TASK GOAL: Reproduce verbatim the lines between the line holding "From the scene at" and the line holding "By looking at", inclusive. Leave the pictures out of your answer.

(Items from a dataset)
— START —

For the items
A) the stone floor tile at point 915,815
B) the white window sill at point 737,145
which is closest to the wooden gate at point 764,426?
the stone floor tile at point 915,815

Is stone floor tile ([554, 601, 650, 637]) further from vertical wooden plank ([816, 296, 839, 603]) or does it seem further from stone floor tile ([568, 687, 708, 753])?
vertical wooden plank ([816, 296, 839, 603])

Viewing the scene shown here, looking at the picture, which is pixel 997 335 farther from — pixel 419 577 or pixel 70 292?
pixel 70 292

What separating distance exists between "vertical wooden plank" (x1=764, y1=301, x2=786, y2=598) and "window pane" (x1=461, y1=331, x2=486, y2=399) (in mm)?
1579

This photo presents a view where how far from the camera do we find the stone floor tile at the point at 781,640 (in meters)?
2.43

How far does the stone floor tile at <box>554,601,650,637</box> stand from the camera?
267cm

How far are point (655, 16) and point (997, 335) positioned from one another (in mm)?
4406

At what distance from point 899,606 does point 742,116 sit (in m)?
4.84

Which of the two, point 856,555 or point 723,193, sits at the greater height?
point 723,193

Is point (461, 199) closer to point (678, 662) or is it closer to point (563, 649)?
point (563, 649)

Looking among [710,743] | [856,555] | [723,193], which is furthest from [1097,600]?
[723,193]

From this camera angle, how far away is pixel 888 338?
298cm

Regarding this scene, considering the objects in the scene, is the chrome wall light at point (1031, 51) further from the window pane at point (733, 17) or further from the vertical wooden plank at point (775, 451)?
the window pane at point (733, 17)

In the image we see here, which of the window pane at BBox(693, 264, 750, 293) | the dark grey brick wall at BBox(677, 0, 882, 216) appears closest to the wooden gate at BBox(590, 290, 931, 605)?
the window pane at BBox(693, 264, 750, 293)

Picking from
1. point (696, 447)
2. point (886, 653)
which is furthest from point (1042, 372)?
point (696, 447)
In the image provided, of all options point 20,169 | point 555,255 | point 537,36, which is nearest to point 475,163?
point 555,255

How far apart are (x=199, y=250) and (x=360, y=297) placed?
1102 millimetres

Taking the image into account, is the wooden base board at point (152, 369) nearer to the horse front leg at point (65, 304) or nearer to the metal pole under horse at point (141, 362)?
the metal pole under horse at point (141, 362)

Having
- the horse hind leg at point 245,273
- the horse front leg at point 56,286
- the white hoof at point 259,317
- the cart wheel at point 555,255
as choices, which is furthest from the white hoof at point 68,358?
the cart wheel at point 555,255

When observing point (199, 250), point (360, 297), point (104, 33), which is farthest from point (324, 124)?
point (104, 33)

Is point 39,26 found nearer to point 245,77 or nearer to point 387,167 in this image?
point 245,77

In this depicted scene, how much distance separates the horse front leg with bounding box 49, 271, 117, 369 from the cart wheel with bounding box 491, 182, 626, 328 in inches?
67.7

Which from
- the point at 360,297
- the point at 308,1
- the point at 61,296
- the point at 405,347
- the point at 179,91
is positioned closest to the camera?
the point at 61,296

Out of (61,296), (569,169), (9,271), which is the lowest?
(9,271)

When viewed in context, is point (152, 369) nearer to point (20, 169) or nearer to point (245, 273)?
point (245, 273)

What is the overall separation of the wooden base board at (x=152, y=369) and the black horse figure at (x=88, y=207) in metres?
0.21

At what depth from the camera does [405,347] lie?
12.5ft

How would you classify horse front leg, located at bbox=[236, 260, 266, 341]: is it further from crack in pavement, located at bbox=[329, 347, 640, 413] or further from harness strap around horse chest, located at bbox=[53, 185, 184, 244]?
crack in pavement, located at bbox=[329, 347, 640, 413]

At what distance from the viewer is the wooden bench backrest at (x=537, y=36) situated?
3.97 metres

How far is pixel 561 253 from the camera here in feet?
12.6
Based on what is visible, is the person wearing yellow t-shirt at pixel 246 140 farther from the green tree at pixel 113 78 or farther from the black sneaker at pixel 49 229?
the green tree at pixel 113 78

— END —
— START —

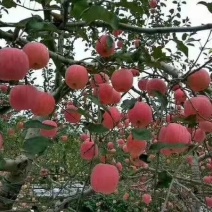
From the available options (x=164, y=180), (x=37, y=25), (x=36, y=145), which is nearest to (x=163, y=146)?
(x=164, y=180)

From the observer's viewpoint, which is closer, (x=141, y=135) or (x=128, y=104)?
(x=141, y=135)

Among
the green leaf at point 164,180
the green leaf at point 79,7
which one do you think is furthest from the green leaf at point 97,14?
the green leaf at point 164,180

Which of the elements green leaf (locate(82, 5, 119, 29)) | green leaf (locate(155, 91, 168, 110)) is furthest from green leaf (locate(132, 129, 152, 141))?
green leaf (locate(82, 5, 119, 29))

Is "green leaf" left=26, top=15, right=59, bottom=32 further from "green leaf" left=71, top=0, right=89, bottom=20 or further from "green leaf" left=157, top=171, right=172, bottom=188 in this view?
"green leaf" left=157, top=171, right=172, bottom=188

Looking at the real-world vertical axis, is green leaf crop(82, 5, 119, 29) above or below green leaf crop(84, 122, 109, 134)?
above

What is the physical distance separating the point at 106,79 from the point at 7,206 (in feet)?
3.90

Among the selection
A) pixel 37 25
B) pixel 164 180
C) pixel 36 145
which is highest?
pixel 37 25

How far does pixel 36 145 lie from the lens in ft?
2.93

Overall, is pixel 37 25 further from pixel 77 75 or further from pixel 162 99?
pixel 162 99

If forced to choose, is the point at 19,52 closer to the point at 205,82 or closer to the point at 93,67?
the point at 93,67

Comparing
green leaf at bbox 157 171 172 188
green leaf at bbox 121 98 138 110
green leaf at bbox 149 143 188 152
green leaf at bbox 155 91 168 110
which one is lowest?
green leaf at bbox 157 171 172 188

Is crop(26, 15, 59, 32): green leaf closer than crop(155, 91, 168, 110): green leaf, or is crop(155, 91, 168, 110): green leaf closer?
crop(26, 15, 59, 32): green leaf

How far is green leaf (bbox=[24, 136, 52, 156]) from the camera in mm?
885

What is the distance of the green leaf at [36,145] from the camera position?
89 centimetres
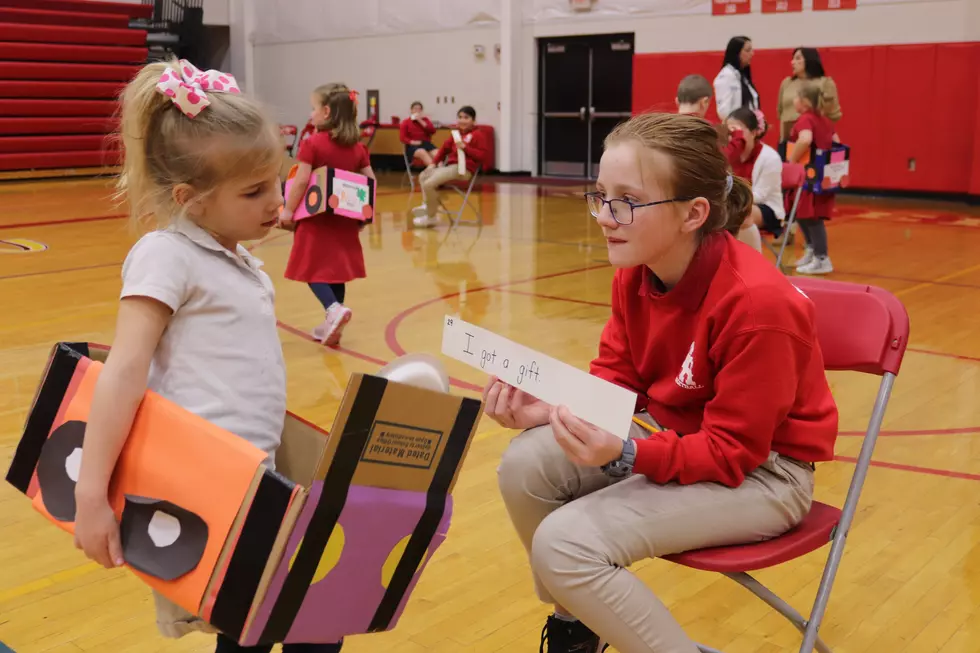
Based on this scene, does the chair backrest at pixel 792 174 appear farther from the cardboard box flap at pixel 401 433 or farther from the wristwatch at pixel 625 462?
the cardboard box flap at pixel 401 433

— END —
— START —

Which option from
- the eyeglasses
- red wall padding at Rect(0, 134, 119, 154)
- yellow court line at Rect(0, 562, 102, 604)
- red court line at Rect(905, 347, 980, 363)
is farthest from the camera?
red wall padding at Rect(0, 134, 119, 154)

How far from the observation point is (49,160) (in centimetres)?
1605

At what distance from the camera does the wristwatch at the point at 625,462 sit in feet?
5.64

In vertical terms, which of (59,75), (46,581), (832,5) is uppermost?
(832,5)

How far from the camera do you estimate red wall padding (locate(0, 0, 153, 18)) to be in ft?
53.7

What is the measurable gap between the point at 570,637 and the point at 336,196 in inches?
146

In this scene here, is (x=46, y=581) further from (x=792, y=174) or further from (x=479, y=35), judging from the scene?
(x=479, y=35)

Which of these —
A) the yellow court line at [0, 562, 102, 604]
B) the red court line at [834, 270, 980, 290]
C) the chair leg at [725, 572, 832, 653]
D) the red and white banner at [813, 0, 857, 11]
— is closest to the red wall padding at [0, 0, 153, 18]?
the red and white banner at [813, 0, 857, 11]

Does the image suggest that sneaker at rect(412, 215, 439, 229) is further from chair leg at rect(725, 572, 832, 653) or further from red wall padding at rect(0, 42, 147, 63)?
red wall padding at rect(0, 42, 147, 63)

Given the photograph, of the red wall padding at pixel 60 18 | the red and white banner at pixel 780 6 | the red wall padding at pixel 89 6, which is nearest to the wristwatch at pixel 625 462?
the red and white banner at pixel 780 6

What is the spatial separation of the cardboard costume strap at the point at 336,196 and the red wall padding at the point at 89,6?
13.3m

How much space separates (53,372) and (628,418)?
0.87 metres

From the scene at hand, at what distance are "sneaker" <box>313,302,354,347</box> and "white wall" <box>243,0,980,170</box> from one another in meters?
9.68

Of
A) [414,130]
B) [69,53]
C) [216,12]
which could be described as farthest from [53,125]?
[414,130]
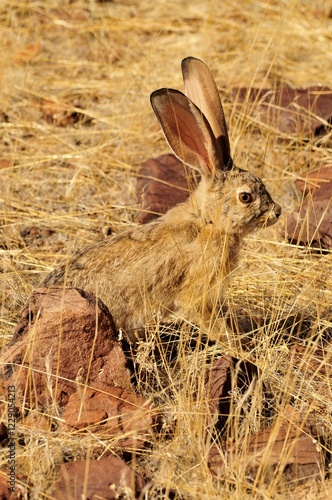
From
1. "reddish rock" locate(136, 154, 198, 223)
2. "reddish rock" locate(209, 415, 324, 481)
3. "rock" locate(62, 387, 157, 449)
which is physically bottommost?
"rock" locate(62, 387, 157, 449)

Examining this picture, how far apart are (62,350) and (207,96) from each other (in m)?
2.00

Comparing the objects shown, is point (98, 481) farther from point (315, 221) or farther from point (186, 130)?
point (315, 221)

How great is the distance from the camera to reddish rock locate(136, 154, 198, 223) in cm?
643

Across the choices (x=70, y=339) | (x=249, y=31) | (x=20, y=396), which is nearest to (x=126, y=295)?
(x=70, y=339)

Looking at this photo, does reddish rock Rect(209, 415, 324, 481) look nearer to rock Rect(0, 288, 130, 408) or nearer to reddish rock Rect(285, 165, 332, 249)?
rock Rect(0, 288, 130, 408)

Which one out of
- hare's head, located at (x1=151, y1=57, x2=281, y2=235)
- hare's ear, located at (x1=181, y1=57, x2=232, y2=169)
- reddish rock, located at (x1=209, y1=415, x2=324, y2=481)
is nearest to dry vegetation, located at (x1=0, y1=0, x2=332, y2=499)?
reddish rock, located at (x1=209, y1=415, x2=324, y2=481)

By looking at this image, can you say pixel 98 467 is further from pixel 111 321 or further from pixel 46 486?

— END —

REPLY:
From the scene at hand, at what distance are "sneaker" <box>313,302,354,347</box> and "white wall" <box>243,0,980,170</box> from one another in meters?
9.68

Of
A) [414,130]
B) [69,53]
C) [216,12]
which could be described as farthest from [53,125]?
[414,130]
From
1. "reddish rock" locate(136, 154, 198, 223)
2. "reddish rock" locate(209, 415, 324, 481)
3. "rock" locate(62, 387, 157, 449)
which is physically bottommost?
"rock" locate(62, 387, 157, 449)

Examining this picture, how far apart are (62,350) and (207,96) from each other (in m)?
2.00

Comparing the objects shown, is point (98, 481) farther from point (315, 221) or farther from point (186, 130)?
point (315, 221)

How great is the distance from the camera to reddish rock locate(136, 154, 198, 223) in cm?
643

Across the choices (x=70, y=339) | (x=249, y=31) | (x=20, y=396), which is nearest to (x=126, y=295)?
(x=70, y=339)

Looking at this photo, does reddish rock Rect(209, 415, 324, 481) look nearer to rock Rect(0, 288, 130, 408) or nearer to reddish rock Rect(285, 165, 332, 249)?
rock Rect(0, 288, 130, 408)

Which one out of
- hare's head, located at (x1=151, y1=57, x2=281, y2=235)
- hare's ear, located at (x1=181, y1=57, x2=232, y2=169)
- reddish rock, located at (x1=209, y1=415, x2=324, y2=481)
is nearest to dry vegetation, located at (x1=0, y1=0, x2=332, y2=499)?
reddish rock, located at (x1=209, y1=415, x2=324, y2=481)

By looking at this image, can you say pixel 98 467 is further from pixel 111 321 or further from pixel 46 486?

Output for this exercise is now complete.